Question

When H₂(g) is mixed with CO₂(g) at 2,000 K, equilibrium is achieved according to the following equation

CO₂(g) + H₂(g) « H₂O(g) + CO(g)

In one experiment, the following equilibrium concentrations were measured.

[H₂] = 0.20 mol/L

[CO₂] = 0.30 mol/L

[H₂O] = [CO] = 0.55 mol/L

What is the mole fraction of CO(g) in the equilibrium mixture?

Answer 1

The mole fraction of CO(g) in the equilibrium mixture is 0.34375, calculated by dividing the concentration of CO(g) by the total moles of all substances present in the mixture.

Step-by-step explanation:

To calculate the mole fraction of CO(g) in the equilibrium mixture, we need to first determine the total number of moles present in the mixture. This can be done by summing up the equilibrium concentrations of each component:

Total moles = [H₂] + [CO₂] + 2[H₂O] (Since [H₂O] = [CO])

Exercise description: From the equilibrium problem above, list every gas whose equilibrium concentration was measured, along with its value.

Dataset extract:

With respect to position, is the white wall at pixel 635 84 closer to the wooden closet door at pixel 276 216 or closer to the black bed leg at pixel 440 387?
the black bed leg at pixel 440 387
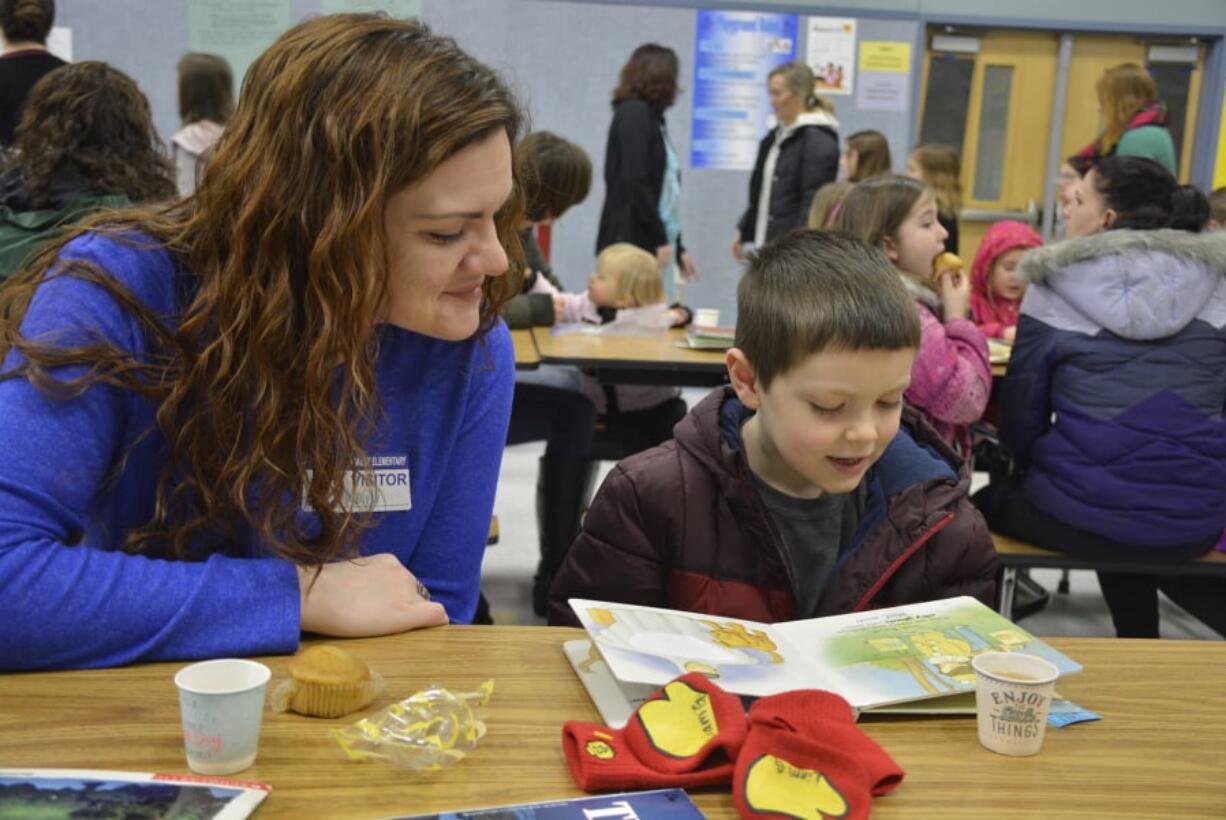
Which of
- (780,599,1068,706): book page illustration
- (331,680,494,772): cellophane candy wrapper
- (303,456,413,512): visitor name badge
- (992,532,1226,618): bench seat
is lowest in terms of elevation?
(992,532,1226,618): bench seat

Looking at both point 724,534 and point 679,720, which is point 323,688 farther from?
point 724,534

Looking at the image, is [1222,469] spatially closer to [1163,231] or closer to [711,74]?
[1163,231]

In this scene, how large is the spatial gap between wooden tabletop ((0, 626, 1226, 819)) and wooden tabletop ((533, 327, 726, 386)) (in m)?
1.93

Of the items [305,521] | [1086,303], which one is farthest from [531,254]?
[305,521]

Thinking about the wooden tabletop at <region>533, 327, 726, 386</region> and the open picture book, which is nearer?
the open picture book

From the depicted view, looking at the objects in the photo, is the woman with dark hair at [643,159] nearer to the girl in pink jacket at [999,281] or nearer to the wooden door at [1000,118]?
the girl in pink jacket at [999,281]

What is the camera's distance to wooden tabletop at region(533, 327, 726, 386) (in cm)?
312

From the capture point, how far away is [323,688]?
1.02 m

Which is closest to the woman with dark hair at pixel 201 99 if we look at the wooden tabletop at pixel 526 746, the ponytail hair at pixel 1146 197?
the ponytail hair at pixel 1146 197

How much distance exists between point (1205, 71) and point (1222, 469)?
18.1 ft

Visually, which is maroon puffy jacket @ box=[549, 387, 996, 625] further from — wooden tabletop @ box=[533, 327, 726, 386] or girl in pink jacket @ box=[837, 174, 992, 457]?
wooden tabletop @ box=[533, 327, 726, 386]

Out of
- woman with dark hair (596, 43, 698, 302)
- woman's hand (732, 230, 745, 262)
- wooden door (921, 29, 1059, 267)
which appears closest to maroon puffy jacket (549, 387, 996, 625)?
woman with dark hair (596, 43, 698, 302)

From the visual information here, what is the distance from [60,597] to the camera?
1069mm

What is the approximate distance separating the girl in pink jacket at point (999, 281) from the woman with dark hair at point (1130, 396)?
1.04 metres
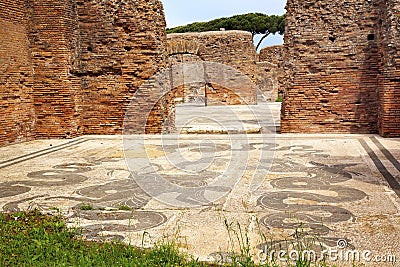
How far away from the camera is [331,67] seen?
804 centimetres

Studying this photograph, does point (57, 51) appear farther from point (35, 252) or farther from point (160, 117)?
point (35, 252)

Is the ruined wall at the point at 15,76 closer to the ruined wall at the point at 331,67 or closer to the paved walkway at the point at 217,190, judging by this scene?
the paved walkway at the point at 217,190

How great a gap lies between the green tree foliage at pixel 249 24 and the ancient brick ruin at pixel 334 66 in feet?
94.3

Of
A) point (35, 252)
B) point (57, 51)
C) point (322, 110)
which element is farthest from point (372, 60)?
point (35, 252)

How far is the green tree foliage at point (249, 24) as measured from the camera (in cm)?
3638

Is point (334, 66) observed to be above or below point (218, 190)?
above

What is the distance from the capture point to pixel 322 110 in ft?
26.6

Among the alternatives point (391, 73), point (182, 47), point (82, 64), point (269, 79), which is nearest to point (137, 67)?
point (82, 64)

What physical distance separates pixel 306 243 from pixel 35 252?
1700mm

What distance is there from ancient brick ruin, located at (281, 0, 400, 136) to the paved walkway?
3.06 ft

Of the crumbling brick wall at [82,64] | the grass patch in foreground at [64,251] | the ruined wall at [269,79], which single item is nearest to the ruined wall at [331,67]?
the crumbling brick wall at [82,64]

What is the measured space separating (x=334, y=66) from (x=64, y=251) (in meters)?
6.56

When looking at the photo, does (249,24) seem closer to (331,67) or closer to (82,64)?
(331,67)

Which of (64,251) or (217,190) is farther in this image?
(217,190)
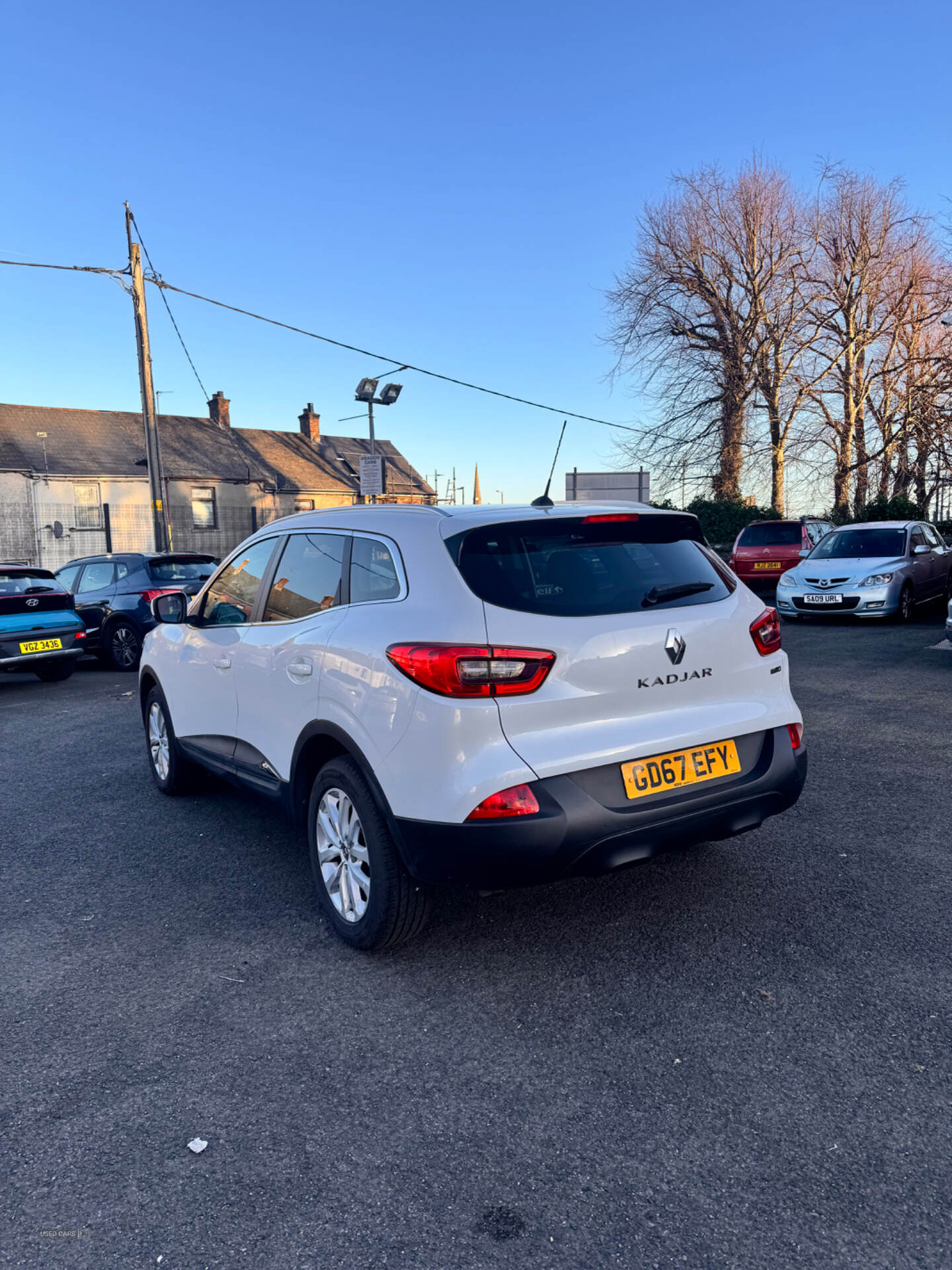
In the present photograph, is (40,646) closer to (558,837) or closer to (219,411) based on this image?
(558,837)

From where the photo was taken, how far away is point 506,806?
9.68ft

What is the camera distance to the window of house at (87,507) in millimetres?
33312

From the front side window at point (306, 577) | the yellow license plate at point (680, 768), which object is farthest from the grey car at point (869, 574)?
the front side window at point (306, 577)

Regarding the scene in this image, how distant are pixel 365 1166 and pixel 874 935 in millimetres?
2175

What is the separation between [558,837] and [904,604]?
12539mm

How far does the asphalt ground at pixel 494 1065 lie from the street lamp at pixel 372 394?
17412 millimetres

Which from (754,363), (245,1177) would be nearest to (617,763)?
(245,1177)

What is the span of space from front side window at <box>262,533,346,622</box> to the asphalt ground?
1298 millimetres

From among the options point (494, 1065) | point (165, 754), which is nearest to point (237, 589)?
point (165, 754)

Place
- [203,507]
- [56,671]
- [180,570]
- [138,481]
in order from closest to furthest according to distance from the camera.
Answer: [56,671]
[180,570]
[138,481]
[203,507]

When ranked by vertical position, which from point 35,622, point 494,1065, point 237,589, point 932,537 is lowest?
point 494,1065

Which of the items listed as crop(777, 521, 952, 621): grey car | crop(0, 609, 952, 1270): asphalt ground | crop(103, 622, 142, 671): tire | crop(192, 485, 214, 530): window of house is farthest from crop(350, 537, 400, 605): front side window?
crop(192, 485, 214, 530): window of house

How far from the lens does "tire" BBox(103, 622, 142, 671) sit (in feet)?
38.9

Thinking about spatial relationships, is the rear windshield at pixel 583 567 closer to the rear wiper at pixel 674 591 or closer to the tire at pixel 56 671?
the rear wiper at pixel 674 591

Written response:
- H₂: 0.20 mol/L
- CO₂: 0.30 mol/L
- H₂O: 0.55 mol/L
- CO: 0.55 mol/L